= Work to do =
Copy out every line of the entries below, requests included, and add 66 to each coordinate value in the answers only. Leave the pictures out.

-- begin Given records --

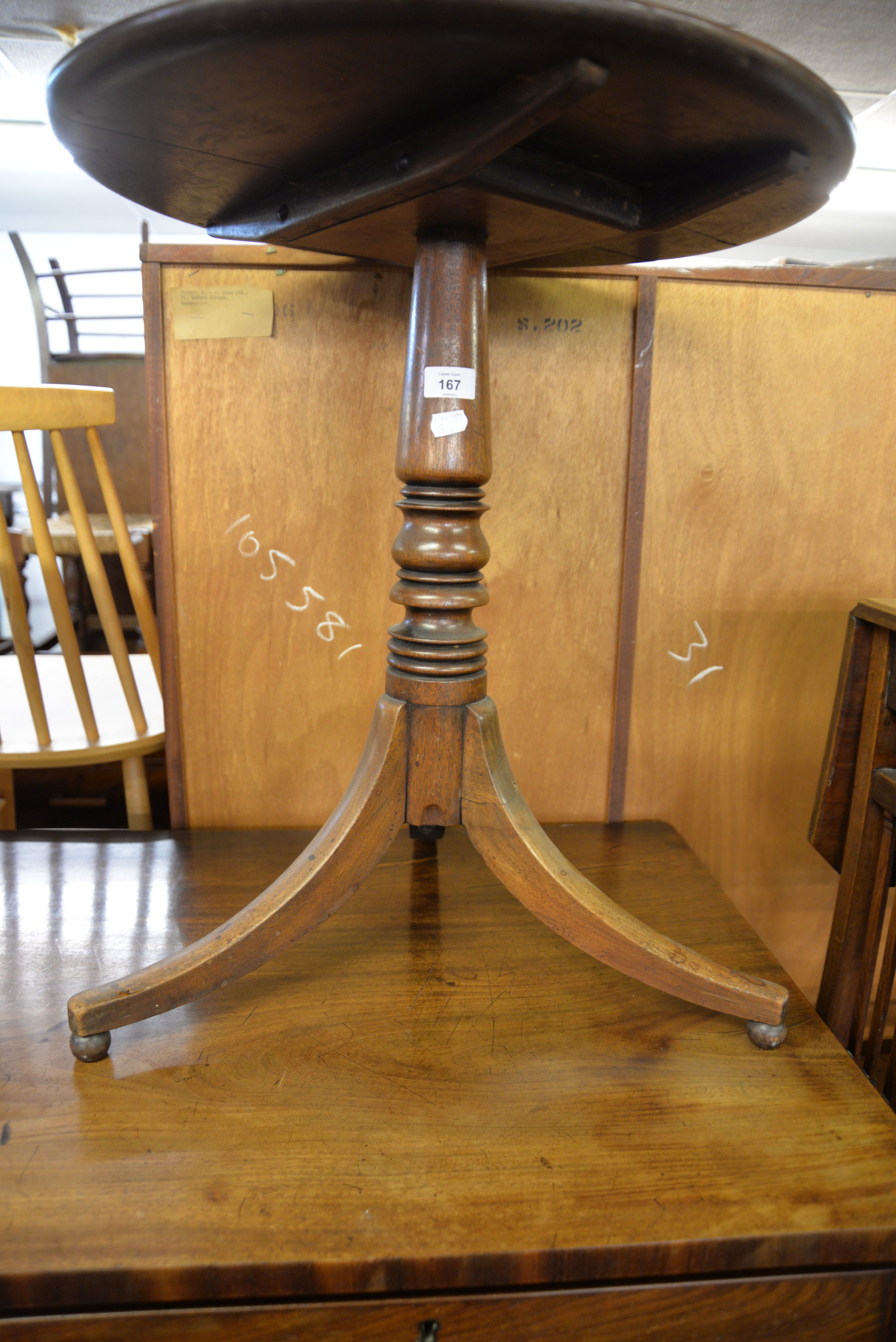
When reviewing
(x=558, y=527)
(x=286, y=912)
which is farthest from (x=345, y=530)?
(x=286, y=912)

-- end Given records --

= Response =
When reviewing
(x=558, y=527)
(x=286, y=912)
which is farthest from (x=345, y=530)?
(x=352, y=978)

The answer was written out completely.